What practice will the EDPB propose to DPAs if they receive complaints that the SCCs are basis of a transfer but potentially not complied with?
As mentioned in the EDPB's statement of 17 July 2020, the competent supervisory authorities (SAs) have a duty to suspend or prohibit a transfer of data to a third country pursuant to SCCs, if, in the view of the competent SA and in the light of all the circumstances of that transfer, those clauses are not or cannot be complied with in that third country, and the protection of the data transferred cannot be ensured by other means, in particular where the controller or a processor has not already itself suspended or put an end to the transfer.
The EDPB and European SAs are working to ensure a consistent approach on these issues across the EEA. The EDPB will respond to other pending questions derived from the Schrems II judgment as it progresses in examining and assessing the judgement.
Background and Portfolio comment:
The case revolved around transfer by outsourcing certain services to the U.S. mother company by Facebook Ireland. Transfers to countries, where the General Data Protection Regulation (GDPR), which is applicable in all countries of the European Economic Area (EEA) is not law, are subject to strict conditions, whether they are to be transferred to another controller (who can use these data) or a processor (a service provider processing data on behalf and according to instructions of the controller in the EEAS). If the European Commission finds that the country of the recipient ensures a protection of personal data which is considered adequate (the regulation does not use the word “equivalent” while the judgment does), it can take a formal decision which then enables transfer to these countries.

#### Parts of the exercise:
- 1) In the passage on Schrems II and data transfers, write out word for word the portion running from "Background and Portfolio" to "to these countries.".
- 2) According to the passage on Schrems II and data transfers, what are the EDPB and European SAs working to ensure across the EEA?
- 3) Resume the passage on Schrems II and data transfers, starting after its final sentence.

#### Data records:

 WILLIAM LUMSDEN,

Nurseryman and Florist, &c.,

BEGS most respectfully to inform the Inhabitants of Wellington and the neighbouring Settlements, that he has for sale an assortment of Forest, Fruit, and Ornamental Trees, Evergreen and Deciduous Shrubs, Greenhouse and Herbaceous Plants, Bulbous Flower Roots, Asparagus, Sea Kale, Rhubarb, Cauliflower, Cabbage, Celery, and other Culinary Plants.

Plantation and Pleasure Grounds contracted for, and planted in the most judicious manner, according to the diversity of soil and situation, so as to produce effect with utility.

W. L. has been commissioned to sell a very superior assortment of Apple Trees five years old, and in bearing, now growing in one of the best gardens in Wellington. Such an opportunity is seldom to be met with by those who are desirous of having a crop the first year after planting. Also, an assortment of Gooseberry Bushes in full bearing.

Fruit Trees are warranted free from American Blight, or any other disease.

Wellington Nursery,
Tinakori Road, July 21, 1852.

#### Numbered responses:
- 1)
Background and Portfolio comment:
The case revolved around transfer by outsourcing certain services to the U.S. mother company by Facebook Ireland. Transfers to countries, where the General Data Protection Regulation (GDPR), which is applicable in all countries of the European Economic Area (EEA) is not law, are subject to strict conditions, whether they are to be transferred to another controller (who can use these data) or a processor (a service provider processing data on behalf and according to instructions of the controller in the EEAS). If the European Commission finds that the country of the recipient ensures a protection of personal data which is considered adequate (the regulation does not use the word “equivalent” while the judgment does), it can take a formal decision which then enables transfer to these countries.

- 2) A consistent approach on these issues across the EEA.

- 3)
The “Privacy Shield” was the second attempt by the Commission to declare the transfer to commercial organisations registering and undertaking to comply with the conditions in the Privacy Shield programme legitimate like those within the EEA or to another country with an adequacy decision. The first decision, the “Safe harbour” was already invalidated by the European Court based on a case initiated by the Austrian law student Maximilian Schrems, also using the case of Facebook. After this case, a new, improved system was set up but this was also found insufficient by the Court.
EU law is not common law, but principles in previous judgments are applicable and referred to in later cases. Therefore not just transfers to the U.S. but also to other countries outside the European Economic Area (EEA) are impacted. The biggest disturbance is nevertheless caused to transfer to the U.S: as a lot of companies use U.S. service providers.
It is not sufficient to sign for example a contract complying with the standard clauses, put it in the drawer and forget it. Compliance has to be monitored and if it is not ensured, for example due to a change in law or to new information, data transfer has to stop. If the controller doesn’t do it, the data protection authority has to.
The Court also formulated the three main requirements to investigate: if the access is
- not proportional to its purpose,
- without appropriate safeguards or
- without judicial redress available to the data subjects,
it is illegal under European law.
But “navigare necesse est”. Companies like Google, Microsoft etc. have already published their standard contractual clauses but said nothing about how these become their contractual obligations and whether they really warrant that they will not be subject to surveillance. Electronic communications providers, including cloud companies, are subject to strict surveillance requirements by U.S. law.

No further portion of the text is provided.